The heroic journeyer sometimes finds the return to his community challenging. While on the adventure he or she is beset with ever-present danger, suffering, and uncertainty. At the same time, the hero draws on the one thing that he or she seems to have some control over, that of the exercise of his or her own inner strength and power to make choices. It is a journey of survival and spiritual growth, but it does not necessarily prepare one well for the return to the mundane world of everyday existence.

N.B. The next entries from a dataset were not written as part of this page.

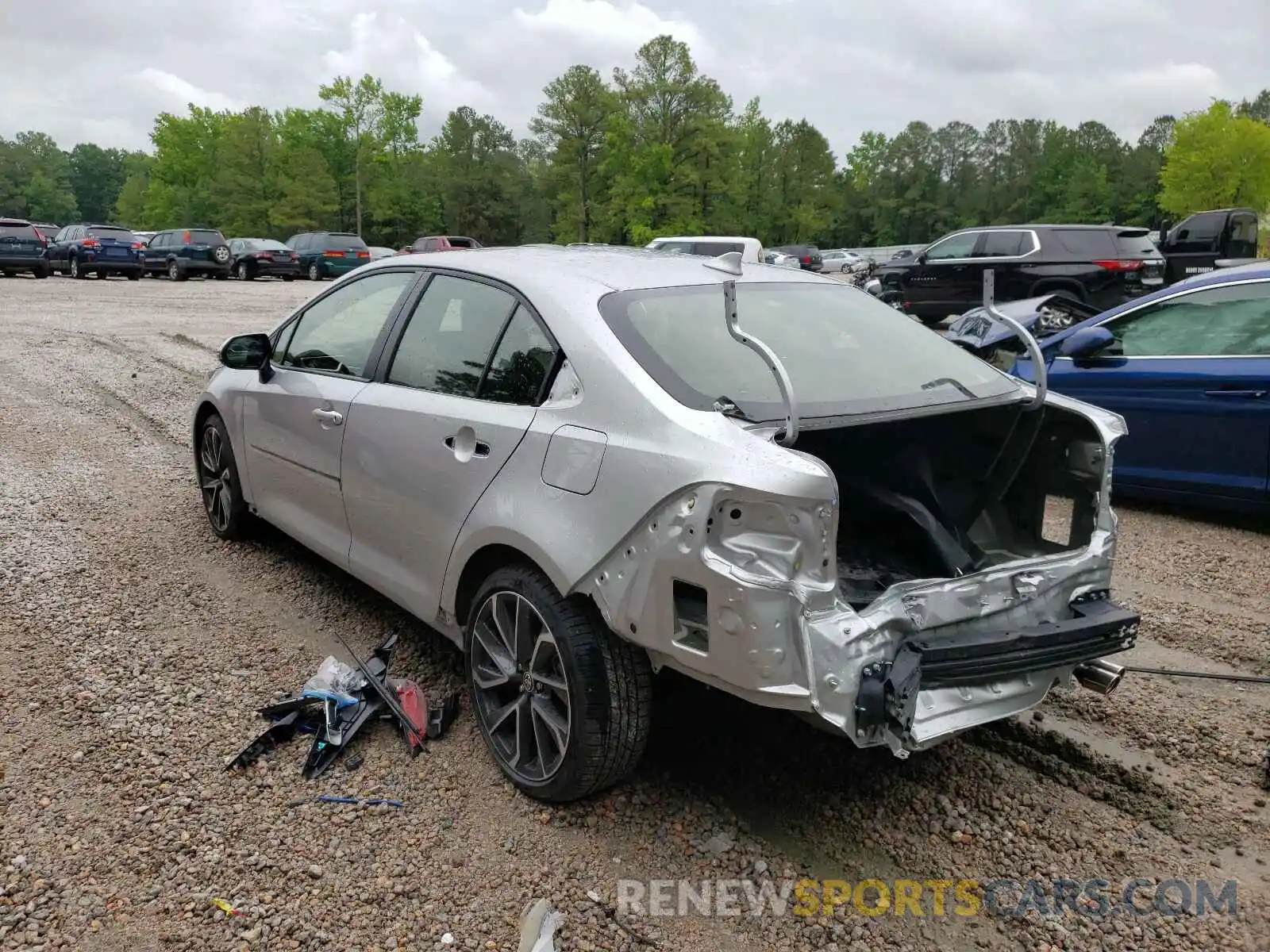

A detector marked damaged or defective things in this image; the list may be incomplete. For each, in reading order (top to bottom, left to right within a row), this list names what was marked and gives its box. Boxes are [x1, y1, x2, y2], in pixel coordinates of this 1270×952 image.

severe rear damage [581, 274, 1137, 758]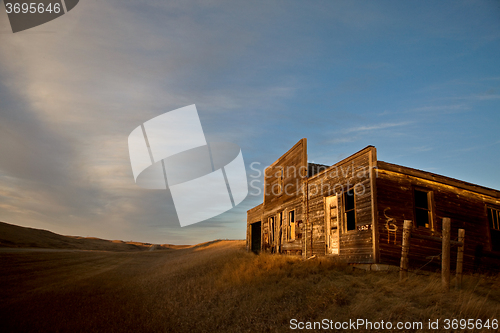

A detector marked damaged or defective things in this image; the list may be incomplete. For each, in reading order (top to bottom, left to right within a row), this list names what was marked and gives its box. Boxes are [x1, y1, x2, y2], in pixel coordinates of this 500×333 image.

broken window [416, 188, 432, 227]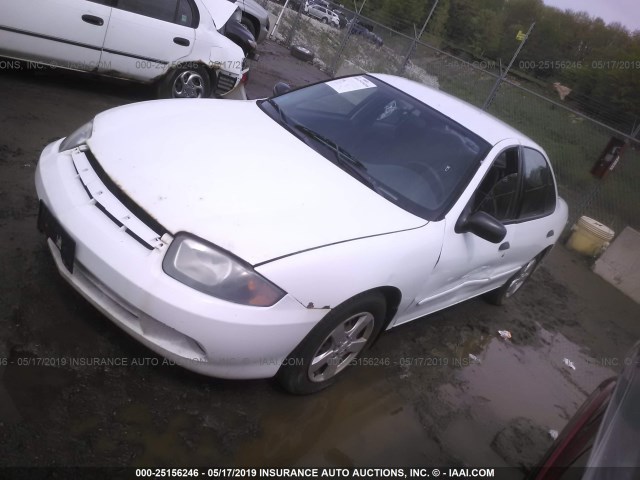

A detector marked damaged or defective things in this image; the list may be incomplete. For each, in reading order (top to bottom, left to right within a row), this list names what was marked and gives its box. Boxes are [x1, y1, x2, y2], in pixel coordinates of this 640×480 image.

wrecked vehicle [0, 0, 248, 98]
wrecked vehicle [35, 74, 564, 394]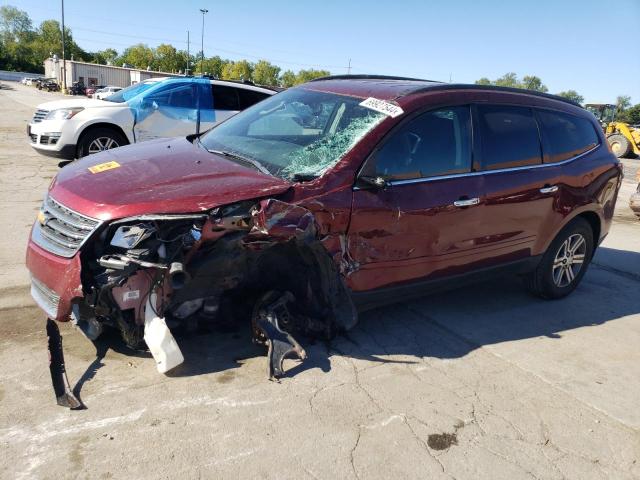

At the end of the memoir, Sharansky is only 2 years back to the real world, and he talks about how much more complex life is now. He is committed to a life of being useful, to giving his ordeal meaning, and this is the last stage of the heroic journey, that of returning to the kingdom with the treasure, the treasure of knowledge and wisdom that the kingdom needs to survive and hopefully, flourish. Indeed, he has been an important contributor to the State of Israel since his release. One amusing fact is that eleven years after his release from prison he returned to Russia as Israel’s Minister of Industry and Trade. Anyone familiar with the Middle East and Israeli politics knows how strife-ridden and complicated the issues and relationships are. As such, Sharansky has had his disagreements with many, but it can’t be denied that he has always done what he thought was right, and given his maximum effort. I applaud Sharansky, and thank him for the sacrifices he has made. Anyone who reads this book will be in awe of the depth and capacity of the human spirit on the heroic journey of life, and hopefully will be inspired and have the courage to be their own best person they can be.